There are still some rows that trigger fatal exceptions. It is still difficult to know which row is failing or why because we still aren't counting row numbers during exports. And even then there's the LIMIT, OFFSET problem described above.
These errors are few and far between enough that our code notes the error and moves on but better tracking and debugging for these cases is definitely on the TO DO list.
- Making this work on a Windows machine.
Copyright (c) 2013, Cooper Hewitt Smithsonian Design Museum. All rights reserved.

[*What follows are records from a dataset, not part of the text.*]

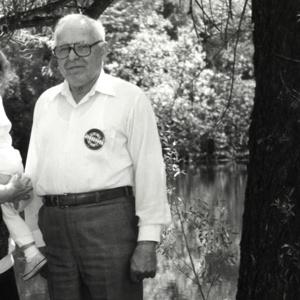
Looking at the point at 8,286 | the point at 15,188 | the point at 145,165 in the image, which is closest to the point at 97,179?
the point at 145,165

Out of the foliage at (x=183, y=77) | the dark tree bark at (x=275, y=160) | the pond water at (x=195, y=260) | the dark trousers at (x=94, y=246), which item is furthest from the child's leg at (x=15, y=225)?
the foliage at (x=183, y=77)

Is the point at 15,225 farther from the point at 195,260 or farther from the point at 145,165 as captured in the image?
the point at 195,260

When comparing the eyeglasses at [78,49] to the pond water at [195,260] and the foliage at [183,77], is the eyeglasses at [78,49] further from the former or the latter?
the foliage at [183,77]

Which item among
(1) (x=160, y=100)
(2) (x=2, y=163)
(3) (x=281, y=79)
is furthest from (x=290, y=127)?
(1) (x=160, y=100)

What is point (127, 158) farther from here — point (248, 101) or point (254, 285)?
point (248, 101)

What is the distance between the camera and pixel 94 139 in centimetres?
315

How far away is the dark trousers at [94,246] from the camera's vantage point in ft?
10.4

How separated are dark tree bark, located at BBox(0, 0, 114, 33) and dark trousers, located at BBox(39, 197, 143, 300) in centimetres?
191

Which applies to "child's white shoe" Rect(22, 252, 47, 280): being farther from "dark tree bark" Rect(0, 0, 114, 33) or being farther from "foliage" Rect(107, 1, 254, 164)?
"foliage" Rect(107, 1, 254, 164)

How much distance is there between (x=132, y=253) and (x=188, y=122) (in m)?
21.4

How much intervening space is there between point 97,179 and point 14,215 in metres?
0.38

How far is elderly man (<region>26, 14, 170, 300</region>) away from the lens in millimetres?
3156

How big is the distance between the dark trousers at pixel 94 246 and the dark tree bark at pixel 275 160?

Redistribution and use in source and binary forms, with or without modification, are permitted provided that the following conditions are met:
Redistributions of source code must retain the above copyright notice, this list of conditions and the following disclaimer. Redistributions in binary form must reproduce the above copyright notice, this list of conditions and the following disclaimer in the documentation and/or other materials provided with the distribution.
THIS SOFTWARE IS PROVIDED BY THE COPYRIGHT HOLDERS AND CONTRIBUTORS "AS IS" AND ANY EXPRESS OR IMPLIED WARRANTIES, INCLUDING, BUT NOT LIMITED TO, THE IMPLIED WARRANTIES OF MERCHANTABILITY AND FITNESS FOR A PARTICULAR PURPOSE ARE DISCLAIMED. IN NO EVENT SHALL THE COPYRIGHT HOLDER OR CONTRIBUTORS BE LIABLE FOR ANY DIRECT, INDIRECT, INCIDENTAL, SPECIAL, EXEMPLARY, OR CONSEQUENTIAL DAMAGES (INCLUDING, BUT NOT LIMITED TO, PROCUREMENT OF SUBSTITUTE GOODS OR SERVICES; LOSS OF USE, DATA, OR PROFITS; OR BUSINESS INTERRUPTION) HOWEVER CAUSED AND ON ANY THEORY OF LIABILITY, WHETHER IN CONTRACT, STRICT LIABILITY, OR TORT (INCLUDING NEGLIGENCE OR OTHERWISE) ARISING IN ANY WAY OUT OF THE USE OF THIS SOFTWARE, EVEN IF ADVISED OF THE POSSIBILITY OF SUCH DAMAGE.